Stored data:
::::::::

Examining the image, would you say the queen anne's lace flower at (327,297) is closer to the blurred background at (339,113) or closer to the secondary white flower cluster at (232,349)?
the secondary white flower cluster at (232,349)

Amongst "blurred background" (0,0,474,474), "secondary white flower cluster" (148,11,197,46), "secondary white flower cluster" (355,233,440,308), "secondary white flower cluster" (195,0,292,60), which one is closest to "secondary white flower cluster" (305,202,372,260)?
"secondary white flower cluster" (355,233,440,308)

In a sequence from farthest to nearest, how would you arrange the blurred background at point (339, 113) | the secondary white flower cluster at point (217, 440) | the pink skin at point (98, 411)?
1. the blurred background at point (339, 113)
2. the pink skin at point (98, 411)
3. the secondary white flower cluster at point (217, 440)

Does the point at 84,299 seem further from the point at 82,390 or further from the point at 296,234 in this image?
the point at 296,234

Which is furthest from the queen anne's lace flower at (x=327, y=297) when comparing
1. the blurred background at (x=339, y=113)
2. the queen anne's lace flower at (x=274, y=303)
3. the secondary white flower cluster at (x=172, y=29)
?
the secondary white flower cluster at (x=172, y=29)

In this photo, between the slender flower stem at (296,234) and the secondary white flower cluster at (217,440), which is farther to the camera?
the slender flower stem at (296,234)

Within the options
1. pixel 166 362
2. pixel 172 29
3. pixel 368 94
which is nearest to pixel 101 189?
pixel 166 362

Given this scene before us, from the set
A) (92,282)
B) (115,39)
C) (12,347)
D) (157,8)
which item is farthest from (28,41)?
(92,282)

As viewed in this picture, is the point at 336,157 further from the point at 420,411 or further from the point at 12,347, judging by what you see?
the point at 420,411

::::::::

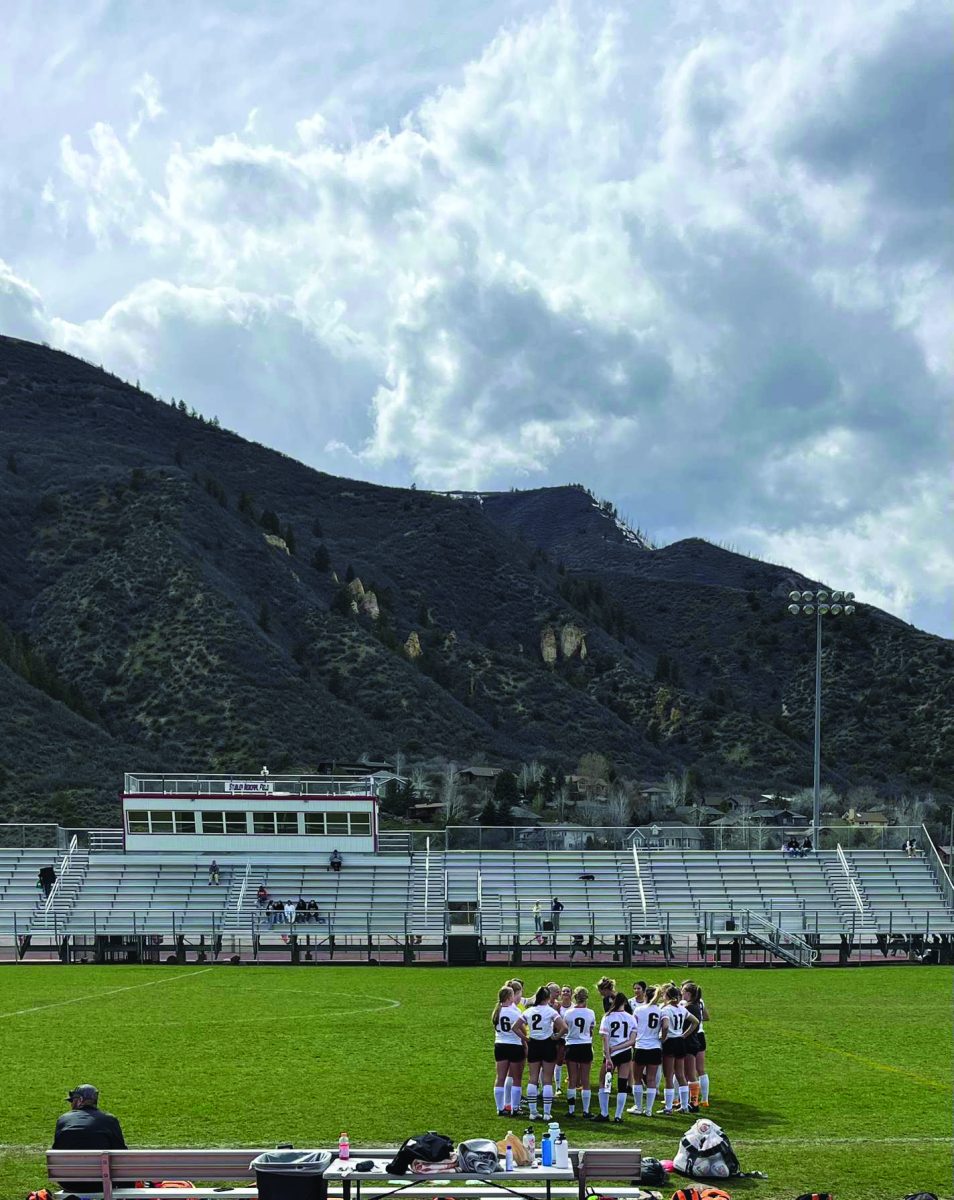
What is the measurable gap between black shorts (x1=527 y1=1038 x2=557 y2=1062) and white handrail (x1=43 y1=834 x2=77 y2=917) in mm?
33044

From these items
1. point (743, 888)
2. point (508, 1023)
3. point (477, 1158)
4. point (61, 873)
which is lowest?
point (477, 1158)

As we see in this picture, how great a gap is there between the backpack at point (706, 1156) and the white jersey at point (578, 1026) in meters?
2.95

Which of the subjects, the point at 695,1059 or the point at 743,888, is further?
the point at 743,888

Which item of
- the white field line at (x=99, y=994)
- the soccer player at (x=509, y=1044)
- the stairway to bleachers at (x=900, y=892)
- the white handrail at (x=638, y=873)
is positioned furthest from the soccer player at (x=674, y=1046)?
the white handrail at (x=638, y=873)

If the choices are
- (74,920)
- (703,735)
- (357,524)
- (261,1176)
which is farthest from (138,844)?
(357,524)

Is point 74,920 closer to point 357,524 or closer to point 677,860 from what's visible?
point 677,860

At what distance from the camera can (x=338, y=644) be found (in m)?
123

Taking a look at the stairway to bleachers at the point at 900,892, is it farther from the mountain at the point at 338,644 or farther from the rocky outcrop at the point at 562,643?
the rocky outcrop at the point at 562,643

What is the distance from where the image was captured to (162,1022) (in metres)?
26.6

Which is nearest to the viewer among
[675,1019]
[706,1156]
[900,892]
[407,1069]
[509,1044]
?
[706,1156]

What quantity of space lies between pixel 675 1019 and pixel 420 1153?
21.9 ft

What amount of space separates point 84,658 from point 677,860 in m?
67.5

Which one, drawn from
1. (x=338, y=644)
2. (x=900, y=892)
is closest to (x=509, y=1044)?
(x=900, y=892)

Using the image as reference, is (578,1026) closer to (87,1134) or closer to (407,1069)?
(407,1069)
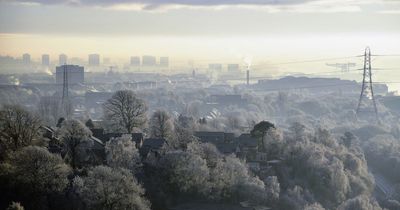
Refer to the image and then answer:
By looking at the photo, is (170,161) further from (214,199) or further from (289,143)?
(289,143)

::::::::

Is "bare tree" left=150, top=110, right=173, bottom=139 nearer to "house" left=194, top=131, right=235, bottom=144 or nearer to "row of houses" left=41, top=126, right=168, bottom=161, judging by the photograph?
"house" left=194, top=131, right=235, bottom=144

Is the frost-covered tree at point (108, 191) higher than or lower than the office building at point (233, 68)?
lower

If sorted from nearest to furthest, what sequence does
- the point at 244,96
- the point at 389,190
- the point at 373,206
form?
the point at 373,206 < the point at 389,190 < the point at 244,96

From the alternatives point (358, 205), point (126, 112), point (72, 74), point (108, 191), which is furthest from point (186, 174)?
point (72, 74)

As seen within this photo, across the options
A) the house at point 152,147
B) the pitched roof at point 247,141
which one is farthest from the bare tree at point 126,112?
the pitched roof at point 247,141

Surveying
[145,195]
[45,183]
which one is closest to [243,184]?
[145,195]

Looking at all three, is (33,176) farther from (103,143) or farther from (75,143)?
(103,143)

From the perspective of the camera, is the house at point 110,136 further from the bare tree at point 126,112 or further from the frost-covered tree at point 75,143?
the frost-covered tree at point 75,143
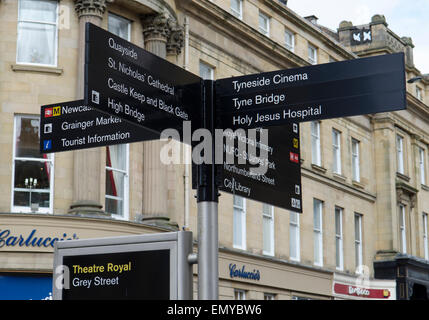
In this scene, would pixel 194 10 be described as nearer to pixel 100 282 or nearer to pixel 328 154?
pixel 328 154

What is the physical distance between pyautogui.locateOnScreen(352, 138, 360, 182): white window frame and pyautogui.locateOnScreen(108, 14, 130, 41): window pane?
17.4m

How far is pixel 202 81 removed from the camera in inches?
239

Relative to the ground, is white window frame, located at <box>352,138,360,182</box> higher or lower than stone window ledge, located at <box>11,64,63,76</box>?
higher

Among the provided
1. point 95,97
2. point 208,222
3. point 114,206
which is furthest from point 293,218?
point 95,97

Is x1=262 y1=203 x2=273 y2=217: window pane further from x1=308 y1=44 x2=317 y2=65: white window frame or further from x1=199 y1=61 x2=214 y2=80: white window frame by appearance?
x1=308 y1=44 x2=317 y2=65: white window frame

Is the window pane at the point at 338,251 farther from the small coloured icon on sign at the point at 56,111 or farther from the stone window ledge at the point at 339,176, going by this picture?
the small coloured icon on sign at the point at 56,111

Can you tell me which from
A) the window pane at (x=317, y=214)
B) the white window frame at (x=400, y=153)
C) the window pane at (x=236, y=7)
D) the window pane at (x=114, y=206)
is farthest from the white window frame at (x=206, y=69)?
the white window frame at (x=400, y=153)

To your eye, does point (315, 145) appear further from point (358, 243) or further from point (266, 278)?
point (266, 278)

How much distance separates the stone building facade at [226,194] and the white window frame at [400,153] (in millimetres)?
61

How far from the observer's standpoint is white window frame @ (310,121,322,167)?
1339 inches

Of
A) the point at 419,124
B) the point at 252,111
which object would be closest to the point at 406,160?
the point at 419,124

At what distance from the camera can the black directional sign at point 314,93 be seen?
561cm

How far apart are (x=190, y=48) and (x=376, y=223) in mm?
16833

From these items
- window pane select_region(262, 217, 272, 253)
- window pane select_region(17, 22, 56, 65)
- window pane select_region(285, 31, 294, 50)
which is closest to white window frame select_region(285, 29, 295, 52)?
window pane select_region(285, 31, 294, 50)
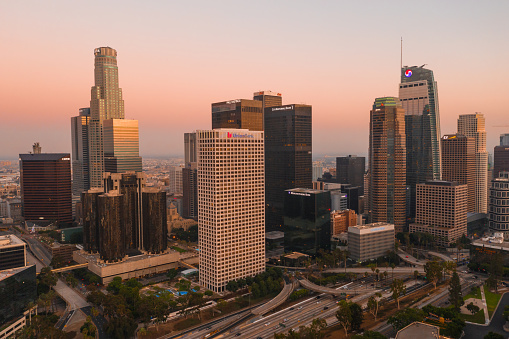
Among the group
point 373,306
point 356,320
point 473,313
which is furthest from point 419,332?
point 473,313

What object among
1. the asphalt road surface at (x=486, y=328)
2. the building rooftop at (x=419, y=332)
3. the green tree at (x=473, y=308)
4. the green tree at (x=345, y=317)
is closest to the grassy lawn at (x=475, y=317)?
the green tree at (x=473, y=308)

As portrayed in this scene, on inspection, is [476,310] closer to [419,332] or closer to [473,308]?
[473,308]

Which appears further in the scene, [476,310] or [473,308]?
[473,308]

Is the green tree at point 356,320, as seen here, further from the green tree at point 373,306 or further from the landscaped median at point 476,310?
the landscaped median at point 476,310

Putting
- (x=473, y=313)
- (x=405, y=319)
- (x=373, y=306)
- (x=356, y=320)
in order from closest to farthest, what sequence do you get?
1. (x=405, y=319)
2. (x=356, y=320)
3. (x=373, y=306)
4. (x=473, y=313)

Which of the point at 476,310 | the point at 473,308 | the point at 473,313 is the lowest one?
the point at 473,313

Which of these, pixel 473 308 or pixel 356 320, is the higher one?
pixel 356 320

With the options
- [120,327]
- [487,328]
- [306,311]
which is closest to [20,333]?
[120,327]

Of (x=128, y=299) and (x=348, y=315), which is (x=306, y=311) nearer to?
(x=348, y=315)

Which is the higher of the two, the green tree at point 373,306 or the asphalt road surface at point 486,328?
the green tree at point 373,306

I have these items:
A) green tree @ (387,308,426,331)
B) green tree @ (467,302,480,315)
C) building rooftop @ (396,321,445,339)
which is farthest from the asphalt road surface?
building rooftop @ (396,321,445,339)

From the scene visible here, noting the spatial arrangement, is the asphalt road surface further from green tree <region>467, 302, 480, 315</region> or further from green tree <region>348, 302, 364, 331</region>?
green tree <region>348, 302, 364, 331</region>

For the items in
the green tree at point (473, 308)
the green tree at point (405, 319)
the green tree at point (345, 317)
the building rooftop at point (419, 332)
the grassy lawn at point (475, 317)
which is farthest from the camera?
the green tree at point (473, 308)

::::::::

» **EXERCISE GOAL**:
Count the lines in the entries above that contain the string "frost". Give only the number.

» **WRITTEN ANSWER**:
3